Iraqi MPs had postponed the sitting on Monday until 12 August, but brought the date forward after criticism.
The US said the "dire situation" facing Iraq made forming an inclusive government all the more urgent.
The country's politicians have been urged to unite to defeat a Sunni insurgency led by the Islamic State in Iraq and the Levant (Isis).
The new parliament is yet to agree on the three key posts of prime minister, president and parliamentary speaker.
Its first meeting last week had been due to elect a speaker, but ended without agreement after Kurdish and Sunni Arab MPs walked out.
As the leader of the bloc that won the most votes in elections in April, Prime Minister Nouri Maliki has demanded the right to attempt to form a governing coalition.
But he has faced calls from his Sunni, Kurdish and Shia opponents to step down because of his handling of the current security crisis.

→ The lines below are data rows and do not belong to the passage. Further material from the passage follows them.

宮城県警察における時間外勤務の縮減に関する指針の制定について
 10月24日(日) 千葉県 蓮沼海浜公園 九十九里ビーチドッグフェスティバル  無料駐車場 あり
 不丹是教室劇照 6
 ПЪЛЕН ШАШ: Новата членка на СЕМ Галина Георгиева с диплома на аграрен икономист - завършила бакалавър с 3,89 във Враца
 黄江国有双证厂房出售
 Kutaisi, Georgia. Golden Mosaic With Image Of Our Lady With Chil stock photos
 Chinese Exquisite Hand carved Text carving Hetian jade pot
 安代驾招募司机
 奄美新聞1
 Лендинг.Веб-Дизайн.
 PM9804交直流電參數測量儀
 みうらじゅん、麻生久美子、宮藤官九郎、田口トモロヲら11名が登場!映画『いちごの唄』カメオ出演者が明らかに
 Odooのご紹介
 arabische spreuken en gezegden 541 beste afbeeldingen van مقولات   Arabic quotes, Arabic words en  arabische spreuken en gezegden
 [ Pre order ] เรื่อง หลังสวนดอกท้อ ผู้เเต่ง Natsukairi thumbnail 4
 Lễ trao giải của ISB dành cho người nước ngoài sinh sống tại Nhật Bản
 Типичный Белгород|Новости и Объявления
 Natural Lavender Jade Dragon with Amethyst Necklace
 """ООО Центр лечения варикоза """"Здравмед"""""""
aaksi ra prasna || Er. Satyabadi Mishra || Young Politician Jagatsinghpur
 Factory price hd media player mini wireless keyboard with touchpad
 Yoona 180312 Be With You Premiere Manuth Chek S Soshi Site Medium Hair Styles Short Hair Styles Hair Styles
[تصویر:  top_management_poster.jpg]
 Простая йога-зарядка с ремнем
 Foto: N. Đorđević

Iraq's constitutional timetable
- According to Iraq's constitution, the Council of Representatives must elect a new speaker during its opening session
- It must choose a president within 30 days of electing a speaker
- Within 15 days of the president's election, the largest bloc must nominate a new prime minister
- Under a de facto power sharing agreement, the speaker is a Sunni Arab, the prime minister a Shia Arab, and the president a Kurd
- After the 2010 elections, it took nine months to form a new government
Mahdi al-Hafez, the acting speaker of parliament, said that MPs had moved its next session forward "for the sake of the public interest" and "preserving the continuity of building democracy."
"Any delay in this could jeopardise the security of Iraq and its democratic course and increase the suffering of the Iraqi people," he added.
The central government in Baghdad has lost control of vast swathes of further territory over the past month, and last month Isis declared the establishment of a "caliphate" covering the land it holds in Iraq and Syria.
Despite receiving equipment and intelligence from the US, Russia and Iran, Iraq's efforts to defeat Isis were a dealt a blow on Monday after a senior general was killed.
Maj Gen Sudani was killed in clashes west of Baghdad, where government troops have been fighting Sunni militants who seized the towns of Falluja and Ramadi in January.
The United Nations has said at least 2,417 Iraqis, including 1,531 civilians, were killed in "acts of violence and terrorism" in June.
The figure does not include fatalities in the western province of Anbar, where the Iraqi authorities say 244 civilians died.